# EXCERPT:

§ §

We are in the midst of a kind of golden age of documentary filmmaking. There are so many standouts this year, as there are every year, and it’s virtually impossible to see them all. One that should not be missed is National Geographic’s Jane.
Directed by Brett Morgan and covering the life of Dr. Jane Goodall, Jane features never before seen footage of the young revolutionary setting foot into the Gombe reserve for the first time in 1960. As much of a big fan as I am, I didn’t know a great deal about the young Jane. I didn’t know how she’d gotten to the Gombe in the first place, how difficult it was for her as a young woman to do it. I didn’t know she would meet her husband there, that eventually she’d have a baby boy of her own and that she would have to decide between pursuing her important work and giving her son a good life. It’s something women always must wrestle with because, mostly, our work is not designed for women but for men who can leave children at home with the women.
Jane shows us so much of that early footage, and it’s remarkable not just because the person shooting it is in love with Jane, or might soon be, but because it shows how Goodall pioneered the human/chimp relationship, a way to do science without losing our humanity. Eventually, Goodall would help to release chimps from scientific research labs and would use her work to prove to the scientific community and the mostly ignorant world of humans that these are not pets or toys but are intelligent, thinking, complex and complicated primates — our cousins — who deserve our respect and our protection. We humans are worth nothing if we can’t protect them and other animals from the ravages of our own imperfect species.
Jane intersperses interviews with Jane with the archival footage that introduced Jane to the world of academics. Her ambition was bigger than the confines of what a standard education at the time would have allowed her to do, or taught her what was and was not thought to be important. That Goodall’s work with chimps depended on her having an open mind, one free of the constraints a former education might have afflicted her with. She trusted her own observations and drew unique conclusions based on those. She became familiar with families of chimps, gave them names and tracked their evolution within their chimp clan. How do males behave? How do females? How do mothers and babies interact? How do they mate? How do they compete? How do they care for one another, and how do they fight?
The film offers us a chance to listen to Jane’s own rumination about her life then and now. It is that perspective of hers that enabled her to be such a great receiver of information from a different species. All of those observations she speaks about. What’s remarkable is how different chimpanzees were from the way anyone else in the scientific community was writing about or talking about. She understood them in a way no one else really did.
In the calm quiet of the jungle where the cycle of life repeats itself daily — with creatures being born, mating, eating each other for food, there is a balance we humans have not mastered. Worse, we have separated ourselves from it, spring-boarding off a kind of manufactured imbalance. That imbalance has turned into a crisis.
Jane comes at a time when we’re on the brink of or in the midst of the sixth mass extinction in the history of life on earth. There is no doubt as to the cause: it’s us. There are too many of us, we’re using too many resources, we’re warming the planet, destroying natural habitats, disrupting migration paths, polluting the ocean with plastic and noise and toxins, consuming so much meat that the methane gas coming from livestock every year remains one of the worst causes of greenhouses gases. Although India and China appear to be taking the matter seriously, nothing in the United States indicates that we are. We just elected a president and an administration that will lift all regulations on coal production, drill baby drill, and if you think Americans are going to give up their cars, their toys and their meat you are greatly mistaken. In America we are raised to take what we want, consume what we want regardless of the consequences.

§ §

# PROVIDED INFORMATION:
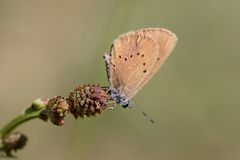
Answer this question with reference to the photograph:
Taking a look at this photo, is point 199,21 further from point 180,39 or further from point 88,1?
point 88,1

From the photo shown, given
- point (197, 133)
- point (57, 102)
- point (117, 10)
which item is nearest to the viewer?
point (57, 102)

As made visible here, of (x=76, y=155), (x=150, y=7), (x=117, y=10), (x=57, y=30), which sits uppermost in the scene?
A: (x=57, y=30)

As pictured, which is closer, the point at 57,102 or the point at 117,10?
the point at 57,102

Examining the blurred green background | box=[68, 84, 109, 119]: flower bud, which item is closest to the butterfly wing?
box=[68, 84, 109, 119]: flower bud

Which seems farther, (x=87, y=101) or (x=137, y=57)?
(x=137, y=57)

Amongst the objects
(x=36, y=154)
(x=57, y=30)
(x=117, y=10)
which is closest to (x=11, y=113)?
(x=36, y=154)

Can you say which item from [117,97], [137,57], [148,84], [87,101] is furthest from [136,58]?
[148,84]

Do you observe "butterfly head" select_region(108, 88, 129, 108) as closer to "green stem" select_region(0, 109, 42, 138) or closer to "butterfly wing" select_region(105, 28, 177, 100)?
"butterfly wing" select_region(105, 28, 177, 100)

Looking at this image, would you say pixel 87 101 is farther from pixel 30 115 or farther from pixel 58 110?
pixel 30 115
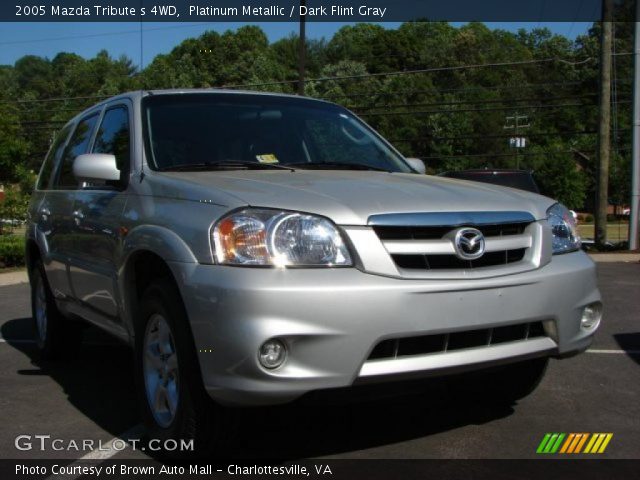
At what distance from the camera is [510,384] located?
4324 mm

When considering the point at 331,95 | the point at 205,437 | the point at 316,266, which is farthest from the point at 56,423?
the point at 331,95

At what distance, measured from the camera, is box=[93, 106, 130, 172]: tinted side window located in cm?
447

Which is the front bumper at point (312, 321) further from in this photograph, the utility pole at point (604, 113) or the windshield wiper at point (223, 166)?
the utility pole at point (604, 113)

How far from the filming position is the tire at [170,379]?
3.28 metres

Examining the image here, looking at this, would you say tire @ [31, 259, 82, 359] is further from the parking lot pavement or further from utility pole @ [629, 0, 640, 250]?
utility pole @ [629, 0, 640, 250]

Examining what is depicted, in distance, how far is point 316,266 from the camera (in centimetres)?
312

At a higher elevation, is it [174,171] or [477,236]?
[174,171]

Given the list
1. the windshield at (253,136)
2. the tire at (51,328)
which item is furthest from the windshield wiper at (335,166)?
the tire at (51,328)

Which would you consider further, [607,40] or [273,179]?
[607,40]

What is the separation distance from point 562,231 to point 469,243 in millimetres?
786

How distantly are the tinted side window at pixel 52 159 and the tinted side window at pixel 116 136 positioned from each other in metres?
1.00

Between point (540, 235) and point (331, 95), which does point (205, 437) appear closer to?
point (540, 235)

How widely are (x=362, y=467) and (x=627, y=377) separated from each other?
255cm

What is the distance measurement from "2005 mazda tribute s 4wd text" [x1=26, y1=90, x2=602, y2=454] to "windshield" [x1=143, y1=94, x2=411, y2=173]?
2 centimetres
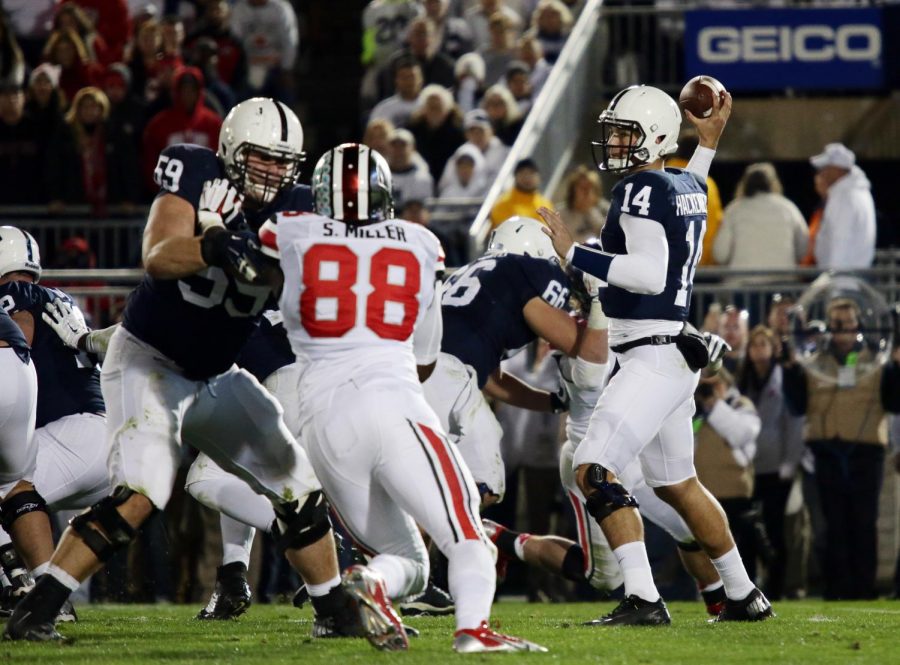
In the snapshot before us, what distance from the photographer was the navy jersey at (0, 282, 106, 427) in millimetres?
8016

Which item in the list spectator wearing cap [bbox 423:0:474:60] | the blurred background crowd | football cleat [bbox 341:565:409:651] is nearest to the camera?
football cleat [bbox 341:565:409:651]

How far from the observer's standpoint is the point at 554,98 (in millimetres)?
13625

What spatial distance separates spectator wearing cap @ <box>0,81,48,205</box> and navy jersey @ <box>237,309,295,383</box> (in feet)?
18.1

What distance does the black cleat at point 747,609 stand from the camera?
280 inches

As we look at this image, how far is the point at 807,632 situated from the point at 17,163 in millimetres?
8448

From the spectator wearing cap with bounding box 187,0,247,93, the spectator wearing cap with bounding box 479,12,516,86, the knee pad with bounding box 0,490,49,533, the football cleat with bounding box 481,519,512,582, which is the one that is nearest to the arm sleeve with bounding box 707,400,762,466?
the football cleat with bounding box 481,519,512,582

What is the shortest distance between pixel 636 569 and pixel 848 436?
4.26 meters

§ §

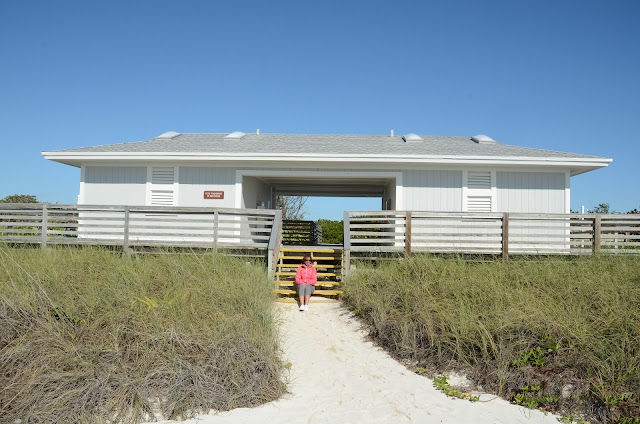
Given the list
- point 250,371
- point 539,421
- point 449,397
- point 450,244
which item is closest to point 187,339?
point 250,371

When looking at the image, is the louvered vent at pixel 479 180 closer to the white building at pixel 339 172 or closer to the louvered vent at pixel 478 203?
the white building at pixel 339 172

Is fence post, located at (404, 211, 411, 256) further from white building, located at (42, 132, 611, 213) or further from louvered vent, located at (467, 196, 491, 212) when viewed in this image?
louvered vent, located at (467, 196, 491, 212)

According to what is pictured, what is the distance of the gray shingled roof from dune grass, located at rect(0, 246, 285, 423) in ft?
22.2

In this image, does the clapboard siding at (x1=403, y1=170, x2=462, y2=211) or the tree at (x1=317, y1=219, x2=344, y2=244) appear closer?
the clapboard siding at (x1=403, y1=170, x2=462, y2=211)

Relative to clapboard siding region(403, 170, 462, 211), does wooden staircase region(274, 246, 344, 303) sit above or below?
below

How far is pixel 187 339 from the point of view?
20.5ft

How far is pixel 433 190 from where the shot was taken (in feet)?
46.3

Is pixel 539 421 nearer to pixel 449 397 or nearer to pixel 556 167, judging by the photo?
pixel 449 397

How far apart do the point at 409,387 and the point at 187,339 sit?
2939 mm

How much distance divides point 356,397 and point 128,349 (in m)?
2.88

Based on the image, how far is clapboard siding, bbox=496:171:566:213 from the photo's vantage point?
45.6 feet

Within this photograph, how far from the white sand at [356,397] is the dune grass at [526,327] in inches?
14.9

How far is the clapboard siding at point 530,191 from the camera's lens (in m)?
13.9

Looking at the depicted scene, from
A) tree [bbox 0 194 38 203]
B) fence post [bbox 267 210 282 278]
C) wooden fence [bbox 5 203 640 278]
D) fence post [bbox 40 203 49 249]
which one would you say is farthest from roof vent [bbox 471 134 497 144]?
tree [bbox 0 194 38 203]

§ §

# EXERCISE 1:
Answer these questions from the review of Jane:
(a) Who directed Jane?
(b) In what year did Goodall first set foot in the Gombe reserve?
(c) Which two countries does the review say appear to be taking the matter seriously?
# EXERCISE 2:
Print the stretch of the review of Jane from "We are in the" through "National Geographic’s Jane.".
The records are from a different source than the text.

# ANSWER AREA 1:
(a) Brett Morgan
(b) 1960
(c) India and China

# ANSWER AREA 2:
We are in the midst of a kind of golden age of documentary filmmaking. There are so many standouts this year, as there are every year, and it’s virtually impossible to see them all. One that should not be missed is National Geographic’s Jane.